**Assignment:** Please copy out the post below on questions for AI systems in scholarly publishing, word for word and in full.

What questions might we ask of AI systems in scholarly publishing?

Today I chaired a small panel discussion for the Friends of the NLM group on the topic of AI and NLP tooling in the scholarly literature.

You can see the outline of the workshop here: https://www.fnlm.org/product/lessons-from-covid-19-finding-synthesizing-and-communicating-research-that-matters/ and on the panel I chaired were Lucy Wang PostDoc AllenAI - Semantic Scholar - https://www.linkedin.com/in/lucylw/, George Tsatsaronis Vice President, Data Science Research Content Operations, Elsevier - https://www.linkedin.com/in/georgetsatsaronis/ and Zubair Afzal - Director of Data Science Elsevier - https://www.linkedin.com/in/georgetsatsaronis/.

It was a cracking discussion, but we didn't get close to covering all of the topics that we could have. Here are the questions that I'd prepared in advance, and I'm blogging these mostly to make it easier for me to find them again at some point in the future:

Framing:
We have heard from our earlier speakers about the huge spike in papers that came out during the pandemic. Even beyond this pandemic we all recognise that the literature is now so vast that getting a clear view across varying that is coming out is beyond the capabilities of even a dedicated group of individuals, and really in the future the likelihood is that machines are going to be the only entities that will have the capacity to, if not read, at least scan, everything. With that in mind, where are we today with these technologies, and are they living up to expectations?

Questions:
How do you tell if any of these techniques are actually helping with the pain points in the research process? What metrics, if any, do you track to help you guage whether your efforts are working here?

Are we in an era of experimentation, transformation, or revolution?

When looking at the tooling that you have created for the Covid Pandemic, how gereralisable are these tools, how ready are they to be applied to future health emergencies, or indeed to other critial reseach areas?

**Items stored in a collection:**
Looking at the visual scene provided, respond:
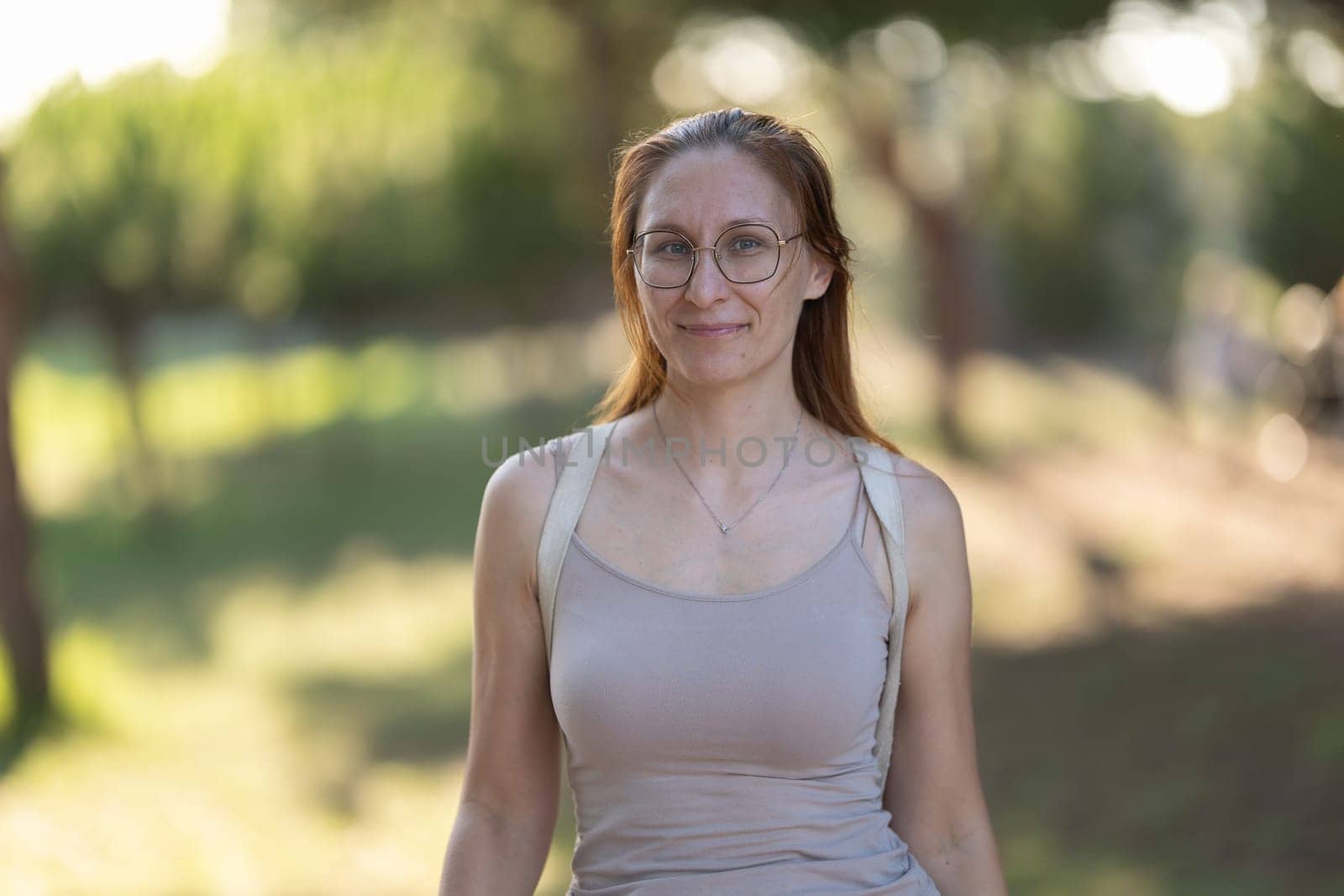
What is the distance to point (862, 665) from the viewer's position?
1.28 m

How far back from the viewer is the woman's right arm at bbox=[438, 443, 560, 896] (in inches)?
51.6

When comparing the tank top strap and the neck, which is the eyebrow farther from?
the tank top strap

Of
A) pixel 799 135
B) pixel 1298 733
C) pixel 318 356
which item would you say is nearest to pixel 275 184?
pixel 318 356

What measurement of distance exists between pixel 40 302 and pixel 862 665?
195 inches

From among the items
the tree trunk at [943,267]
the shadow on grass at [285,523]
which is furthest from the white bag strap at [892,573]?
the tree trunk at [943,267]

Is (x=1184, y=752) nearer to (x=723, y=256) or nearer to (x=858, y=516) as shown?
(x=858, y=516)

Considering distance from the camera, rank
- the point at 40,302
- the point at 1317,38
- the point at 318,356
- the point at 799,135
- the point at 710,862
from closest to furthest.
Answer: the point at 710,862 < the point at 799,135 < the point at 1317,38 < the point at 40,302 < the point at 318,356

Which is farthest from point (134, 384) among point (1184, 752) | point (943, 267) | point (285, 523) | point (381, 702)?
point (1184, 752)

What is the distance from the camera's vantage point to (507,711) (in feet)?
4.37

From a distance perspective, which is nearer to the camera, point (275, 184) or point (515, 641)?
point (515, 641)

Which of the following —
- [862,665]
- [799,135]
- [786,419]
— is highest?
[799,135]

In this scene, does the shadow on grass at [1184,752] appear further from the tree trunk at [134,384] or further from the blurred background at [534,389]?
the tree trunk at [134,384]

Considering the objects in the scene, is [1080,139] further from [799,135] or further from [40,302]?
[799,135]

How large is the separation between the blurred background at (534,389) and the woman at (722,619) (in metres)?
1.39
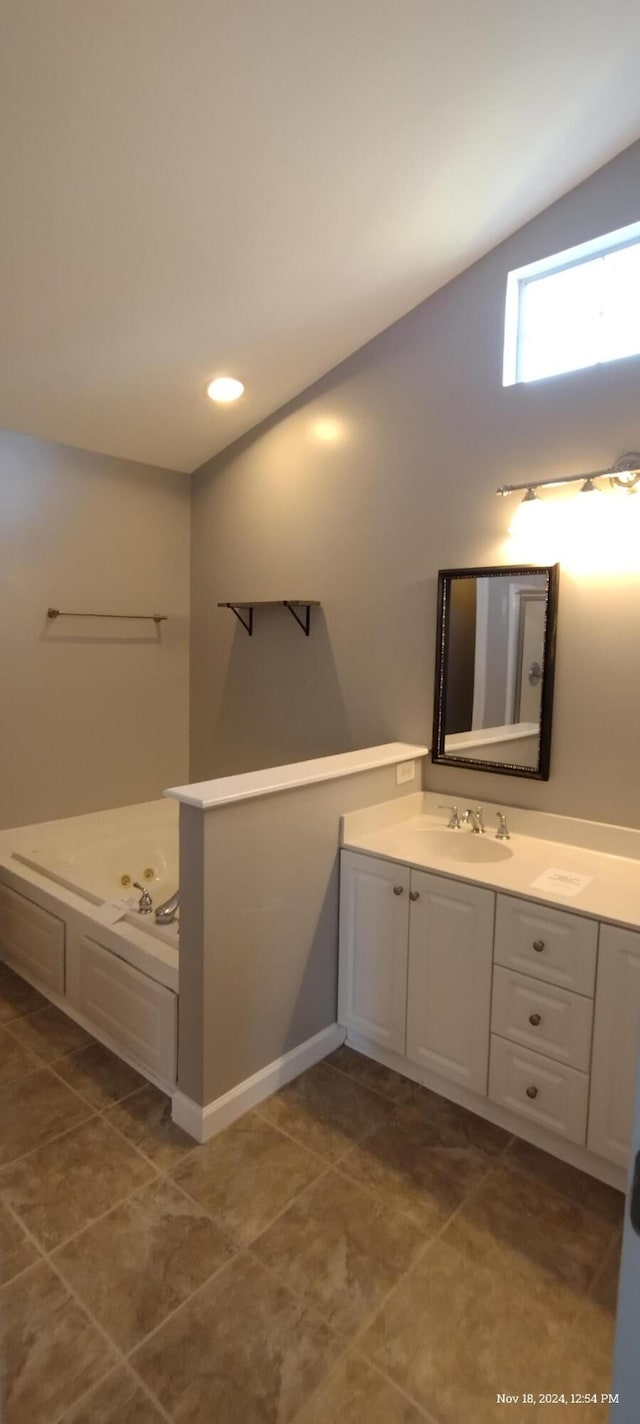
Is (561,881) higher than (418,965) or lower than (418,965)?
higher

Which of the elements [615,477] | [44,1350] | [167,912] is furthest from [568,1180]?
[615,477]

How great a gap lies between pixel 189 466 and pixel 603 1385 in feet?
11.5

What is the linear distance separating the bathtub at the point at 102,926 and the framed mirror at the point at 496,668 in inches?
47.4

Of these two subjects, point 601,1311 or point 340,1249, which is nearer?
point 601,1311

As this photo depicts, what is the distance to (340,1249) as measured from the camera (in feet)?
5.04

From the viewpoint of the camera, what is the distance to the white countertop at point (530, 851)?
178cm

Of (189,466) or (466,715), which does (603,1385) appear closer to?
(466,715)

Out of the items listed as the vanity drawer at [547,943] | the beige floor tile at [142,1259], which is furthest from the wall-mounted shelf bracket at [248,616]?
the beige floor tile at [142,1259]

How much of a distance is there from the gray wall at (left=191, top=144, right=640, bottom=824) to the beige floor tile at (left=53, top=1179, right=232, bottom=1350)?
1523 mm

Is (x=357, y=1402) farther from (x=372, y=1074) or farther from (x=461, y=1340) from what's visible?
(x=372, y=1074)

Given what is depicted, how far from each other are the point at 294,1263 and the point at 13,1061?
1.15 m

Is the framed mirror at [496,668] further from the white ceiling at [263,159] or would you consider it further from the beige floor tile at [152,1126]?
the beige floor tile at [152,1126]

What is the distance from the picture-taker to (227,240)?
6.60ft

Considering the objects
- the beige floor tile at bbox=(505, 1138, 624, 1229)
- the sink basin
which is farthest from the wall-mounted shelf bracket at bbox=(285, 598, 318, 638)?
the beige floor tile at bbox=(505, 1138, 624, 1229)
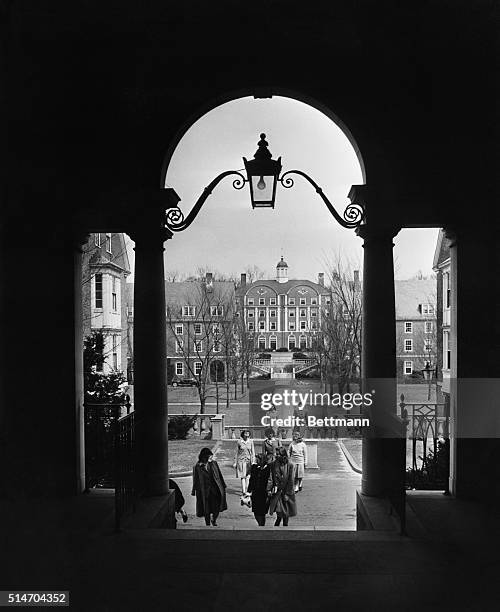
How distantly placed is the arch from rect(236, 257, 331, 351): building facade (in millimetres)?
13920

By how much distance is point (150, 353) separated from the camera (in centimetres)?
619

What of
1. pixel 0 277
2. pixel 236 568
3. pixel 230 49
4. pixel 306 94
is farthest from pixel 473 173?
pixel 0 277

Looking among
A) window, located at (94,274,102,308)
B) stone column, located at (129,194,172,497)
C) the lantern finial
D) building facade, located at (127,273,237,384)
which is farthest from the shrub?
the lantern finial

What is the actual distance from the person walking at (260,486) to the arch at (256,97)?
158 inches

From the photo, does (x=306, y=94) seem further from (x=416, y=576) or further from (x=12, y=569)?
(x=12, y=569)

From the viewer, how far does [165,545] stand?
4.59 m

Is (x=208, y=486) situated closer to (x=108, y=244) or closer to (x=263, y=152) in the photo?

**Written response:**
What questions might we ask of AI systems in scholarly publishing?

Today I chaired a small panel discussion for the Friends of the NLM group on the topic of AI and NLP tooling in the scholarly literature.

You can see the outline of the workshop here: https://www.fnlm.org/product/lessons-from-covid-19-finding-synthesizing-and-communicating-research-that-matters/ and on the panel I chaired were Lucy Wang PostDoc AllenAI - Semantic Scholar - https://www.linkedin.com/in/lucylw/, George Tsatsaronis Vice President, Data Science Research Content Operations, Elsevier - https://www.linkedin.com/in/georgetsatsaronis/ and Zubair Afzal - Director of Data Science Elsevier - https://www.linkedin.com/in/georgetsatsaronis/.

It was a cracking discussion, but we didn't get close to covering all of the topics that we could have. Here are the questions that I'd prepared in advance, and I'm blogging these mostly to make it easier for me to find them again at some point in the future:

Framing:
We have heard from our earlier speakers about the huge spike in papers that came out during the pandemic. Even beyond this pandemic we all recognise that the literature is now so vast that getting a clear view across varying that is coming out is beyond the capabilities of even a dedicated group of individuals, and really in the future the likelihood is that machines are going to be the only entities that will have the capacity to, if not read, at least scan, everything. With that in mind, where are we today with these technologies, and are they living up to expectations?

Questions:
How do you tell if any of these techniques are actually helping with the pain points in the research process? What metrics, if any, do you track to help you guage whether your efforts are working here?

Are we in an era of experimentation, transformation, or revolution?

When looking at the tooling that you have created for the Covid Pandemic, how gereralisable are these tools, how ready are they to be applied to future health emergencies, or indeed to other critial reseach areas?